- _REQUEST 1_: In the passage on the wellpad flow line supports, what is given as an example of the longitudinal structural pipe support?
- _REQUEST 2_: Convert everything in the records from their first line down through the line containing "9.50 meters" into a numbered list, leaving out blank lines.

- _PASSAGE_:
◆ ◆ ◆ ◆ ◆ ◆ ◆
The novel combination of the multiaxial swivel joint 30i with the forth swivel joint 30iv is provided to accommodate sufficient thermal expansion in this third plane (the longitudinal plane of the headers 16,18,20). The fourth swivel joint 30iv may be located anywhere along the flow lines 24 and in any order in conjunction with the other three swivel joints 30i,30ii,30iii to assist in reducing the pipe stress caused by the thermally expanding substantially linear headers 16,18,20.
In another embodiment, the wellpad assembly 10 may comprise a flow line support guide system 50 for reducing pipe stress on the flow lines 24 and substantially linear headers 16,18,20. With reference to Figs. 2A, 2B, and 2C, detailed views of a support guide system 50 are provided. The wellpad assembly 10 may have one or more support guide systems 50 in conjunction with each set of flow lines 24 for each wellhead 12,14.
The support guide system may be located between the substantially linear headers 16,18,20 and the wellhead 12,14 for the flow lines 24 to be structurally supported thereon.
In the present embodiment the support guide system 50 is positioned adjacent the substantially linear headers 16,18,20 and connected to the support structure 21. The support guide system 50 comprises a longitudinal structural pipe support 52, such as a box beam or the like, positioned substantially parallel to the substantially linear headers 16,18,20. A pair of angular guides 54 are preferably fixed to opposite sides of the longitudinal structural pipe support 52. One or more clamp type supports 58 are releasably attached to the flow line 24 adjacent the structural pipe support 52. The one or more clamp type supports 58 may slideably engage one or both of the pair of angular guides 54 for restricting the displacement of the flow line 24 in an axial and vertical manner at the support guide system 50 to the longitudinal axis of the structural pipe support 52 along the same plane as the headers 16,18,20. A spacer pin 62, may be provided for securing the one or more clamp type supports 58 at an even spacing when the one or more clamp type supports 58 are straddling the structural pipe support 52. Preferably, the clamp type supports 58 include adjustment features that allow variation in positioning of the clamped pipe, axially and vertically, at right angles to the angular guides 54.
◆ ◆ ◆ ◆ ◆ ◆ ◆
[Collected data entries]
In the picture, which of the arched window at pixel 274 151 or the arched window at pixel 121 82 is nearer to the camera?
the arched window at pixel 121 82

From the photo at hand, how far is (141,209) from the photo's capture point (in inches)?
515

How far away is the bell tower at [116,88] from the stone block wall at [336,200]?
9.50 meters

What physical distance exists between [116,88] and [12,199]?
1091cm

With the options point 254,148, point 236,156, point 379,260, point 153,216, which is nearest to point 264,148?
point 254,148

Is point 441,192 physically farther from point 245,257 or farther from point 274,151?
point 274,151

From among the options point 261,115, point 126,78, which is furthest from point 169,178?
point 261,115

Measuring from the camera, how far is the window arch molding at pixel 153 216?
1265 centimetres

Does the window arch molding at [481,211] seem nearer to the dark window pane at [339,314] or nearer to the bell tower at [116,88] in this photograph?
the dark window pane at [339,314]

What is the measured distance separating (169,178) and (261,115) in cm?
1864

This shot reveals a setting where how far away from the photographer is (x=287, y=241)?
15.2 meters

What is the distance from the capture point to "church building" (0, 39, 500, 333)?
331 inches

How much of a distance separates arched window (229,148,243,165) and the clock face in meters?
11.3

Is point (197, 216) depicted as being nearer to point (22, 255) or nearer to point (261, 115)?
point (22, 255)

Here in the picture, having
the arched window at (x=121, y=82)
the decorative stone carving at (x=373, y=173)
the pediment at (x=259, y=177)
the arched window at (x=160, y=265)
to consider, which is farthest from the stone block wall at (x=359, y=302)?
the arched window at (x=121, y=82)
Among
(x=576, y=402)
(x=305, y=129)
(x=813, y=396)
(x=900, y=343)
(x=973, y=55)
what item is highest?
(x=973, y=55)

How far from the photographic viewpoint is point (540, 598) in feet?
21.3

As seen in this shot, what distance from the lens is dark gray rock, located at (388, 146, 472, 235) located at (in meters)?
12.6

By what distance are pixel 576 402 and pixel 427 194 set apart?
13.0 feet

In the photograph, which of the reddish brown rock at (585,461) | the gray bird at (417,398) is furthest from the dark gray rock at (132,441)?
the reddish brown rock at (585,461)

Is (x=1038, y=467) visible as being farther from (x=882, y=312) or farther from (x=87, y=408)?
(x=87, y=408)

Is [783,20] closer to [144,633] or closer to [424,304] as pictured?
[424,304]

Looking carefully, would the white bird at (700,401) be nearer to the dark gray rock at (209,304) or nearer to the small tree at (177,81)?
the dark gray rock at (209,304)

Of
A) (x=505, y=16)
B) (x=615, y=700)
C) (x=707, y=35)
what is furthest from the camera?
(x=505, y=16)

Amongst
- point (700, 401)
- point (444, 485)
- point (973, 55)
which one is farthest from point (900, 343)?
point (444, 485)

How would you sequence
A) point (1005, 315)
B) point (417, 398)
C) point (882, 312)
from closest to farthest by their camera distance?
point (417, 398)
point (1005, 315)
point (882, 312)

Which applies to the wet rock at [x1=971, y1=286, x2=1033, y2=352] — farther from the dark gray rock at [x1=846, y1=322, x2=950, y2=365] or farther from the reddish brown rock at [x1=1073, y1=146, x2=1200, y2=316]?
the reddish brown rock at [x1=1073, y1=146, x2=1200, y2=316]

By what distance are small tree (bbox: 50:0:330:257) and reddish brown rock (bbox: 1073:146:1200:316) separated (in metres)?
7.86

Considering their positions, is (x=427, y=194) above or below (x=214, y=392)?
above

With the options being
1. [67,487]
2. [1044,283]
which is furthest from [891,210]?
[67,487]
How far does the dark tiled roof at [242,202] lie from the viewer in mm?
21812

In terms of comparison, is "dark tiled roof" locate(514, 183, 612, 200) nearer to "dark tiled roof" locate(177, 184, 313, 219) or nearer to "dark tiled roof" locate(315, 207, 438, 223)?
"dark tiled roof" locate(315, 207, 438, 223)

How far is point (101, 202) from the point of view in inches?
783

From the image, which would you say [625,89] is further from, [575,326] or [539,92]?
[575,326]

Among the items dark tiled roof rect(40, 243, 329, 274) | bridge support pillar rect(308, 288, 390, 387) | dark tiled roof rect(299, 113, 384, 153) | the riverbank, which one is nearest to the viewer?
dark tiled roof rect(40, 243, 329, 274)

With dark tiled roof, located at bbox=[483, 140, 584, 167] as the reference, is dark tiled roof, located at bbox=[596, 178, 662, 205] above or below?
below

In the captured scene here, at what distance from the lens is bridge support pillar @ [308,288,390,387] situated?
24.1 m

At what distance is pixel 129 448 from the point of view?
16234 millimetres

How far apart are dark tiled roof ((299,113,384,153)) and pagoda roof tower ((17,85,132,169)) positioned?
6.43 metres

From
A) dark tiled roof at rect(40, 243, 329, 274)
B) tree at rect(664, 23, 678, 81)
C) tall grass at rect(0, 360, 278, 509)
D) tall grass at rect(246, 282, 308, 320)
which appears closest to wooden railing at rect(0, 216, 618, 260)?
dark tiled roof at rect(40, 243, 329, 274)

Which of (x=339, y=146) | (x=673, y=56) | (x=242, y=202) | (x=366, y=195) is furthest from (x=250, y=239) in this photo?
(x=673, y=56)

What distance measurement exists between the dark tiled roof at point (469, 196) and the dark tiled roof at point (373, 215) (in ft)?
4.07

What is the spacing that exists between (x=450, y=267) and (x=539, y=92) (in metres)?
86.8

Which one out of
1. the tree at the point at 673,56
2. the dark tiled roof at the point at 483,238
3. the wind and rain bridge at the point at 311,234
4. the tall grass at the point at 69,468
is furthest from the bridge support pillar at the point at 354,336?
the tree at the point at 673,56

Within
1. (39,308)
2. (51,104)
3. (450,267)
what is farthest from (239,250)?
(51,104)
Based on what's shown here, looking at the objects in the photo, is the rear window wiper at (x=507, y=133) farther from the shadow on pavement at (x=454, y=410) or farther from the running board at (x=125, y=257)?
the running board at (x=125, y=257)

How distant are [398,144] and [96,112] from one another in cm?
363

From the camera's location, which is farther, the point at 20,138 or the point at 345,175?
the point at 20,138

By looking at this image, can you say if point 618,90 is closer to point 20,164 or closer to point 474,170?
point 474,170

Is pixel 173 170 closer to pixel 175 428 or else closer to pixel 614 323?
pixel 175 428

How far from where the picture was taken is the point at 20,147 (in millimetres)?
◆ ◆ ◆ ◆ ◆ ◆ ◆
- _EXERCISE RESPONSE 1_: A box beam.

- _EXERCISE RESPONSE 2_:
1. In the picture, which of the arched window at pixel 274 151 or the arched window at pixel 121 82 is nearer to the camera?
2. the arched window at pixel 121 82
3. From the photo at hand, how far is (141,209) from the photo's capture point (in inches)?
4. 515
5. How far away is the bell tower at [116,88] from the stone block wall at [336,200]?
6. 9.50 meters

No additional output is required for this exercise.